# CONSIGNE:
Reprenez l'extrait sur le judaïsme rationaliste et l'Église catholique et poursuivez-le après sa dernière phrase.

# EXTRAIT:
Rien de plus naturel, de plus logique dans ce système infernal que de comprendre, parmi ces religions qu’il s’agissait de réhabiliter aux dépens de celle du Christ, — la véritable ennemie, — la religion d’en peuple maudit, l’ennemi traditionnel du Christianisme, le Judaïsme ; non pas le judaïsme de Moïse et des prophètes, les précurseurs et les symboles du Christ, mais le judaïsme tel que l’avaient fait l’incrédulité et les rêveries des rabbins, tel surtout que le faisaient en Allemagne les tendances de plus en plus prononcées de ses docteurs et de ses sages vers le rationalisme et ses conséquences nécessaires ; la négation du surnaturel, le scepticisme et l’athéisme.

Le judaïsme véritable, tel qu’il est formulé dans Moïse, David et les prophètes, eût résisté aux avances de la libre-pensée moderne, matérialiste et athée ; mais le judaïsme rationaliste, tel que le concevaient au dix-huitième siècle les Lessing et les Mendelssohn, était tout prêt à entrer dans la ligue de l’impiété contre l’Église catholique ; il pouvait même fournir à ses ennemis des armes précieuses contre elle. Ceux-ci se gardèrent bien de se priver de ce puissant auxiliaire, et l’émancipation des juifs entra ainsi dans le programme de la guerre décisive qu’on allait livrer à l’Église du Christ.

# EXTRAIT DES DONNÉES:

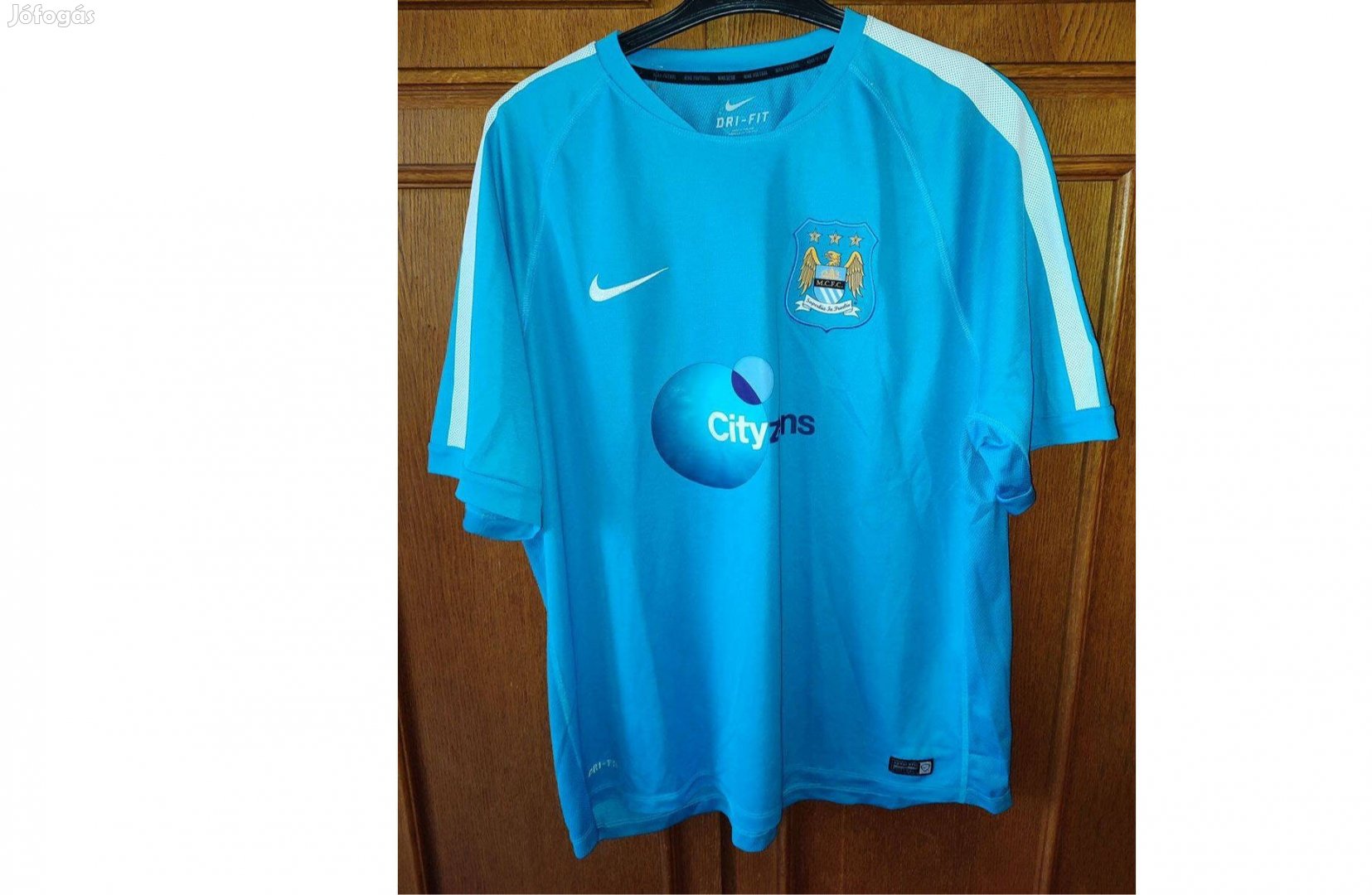 Manchester City eredeti Nike világoskék mez (2XL)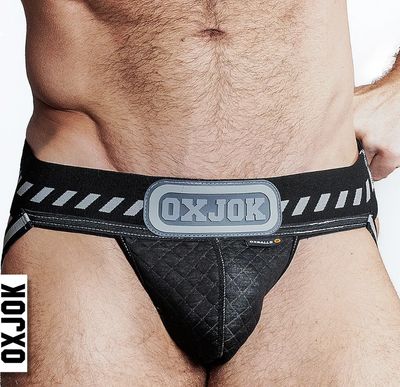 OXJOK PACKER CARGO QUILT SLIDER-STRAP JOCK BLACK PUFF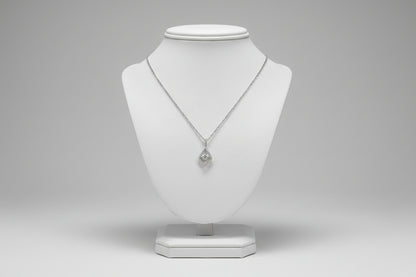 14k White Gold DIAMOND 0.06CTW Necklace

# ZONE DE RÉPONSE:
Cette émancipation, déjà agitée plusieurs fois en Angleterre, solennellement reprise au convent de Wilhelmsbad, trouva, aux approches de la Révolution, son plus chaud, son plus puissant avocat dans l’un des plus illustres francs-maçons de ce temps, aussi illustre par les turpitudes de sa vie que par sa démoniaque éloquence : Mirabeau.

Mais ici, pas plus qu’ailleurs, Mirabeau ne tira rien de son fond ; il se contenta de mettre en œuvre les idées et les vues d’autrui : il ne fut que le porte-voix retentissant des doctrines qui s’étaient fait jour on Allemagne au sujet des juifs et de leur réhabilitation humaine et religieuse. Comme c’est à Mirabeau surtout, l’affilié de toutes les sociétés secrètes de son temps, que les juifs doivent les bienfaits de la Révolution, il faut nous arrêter quelques instants sur le rôle joué par le grand tribun dans cet événement qui devait décider de l’avenir de la société juive.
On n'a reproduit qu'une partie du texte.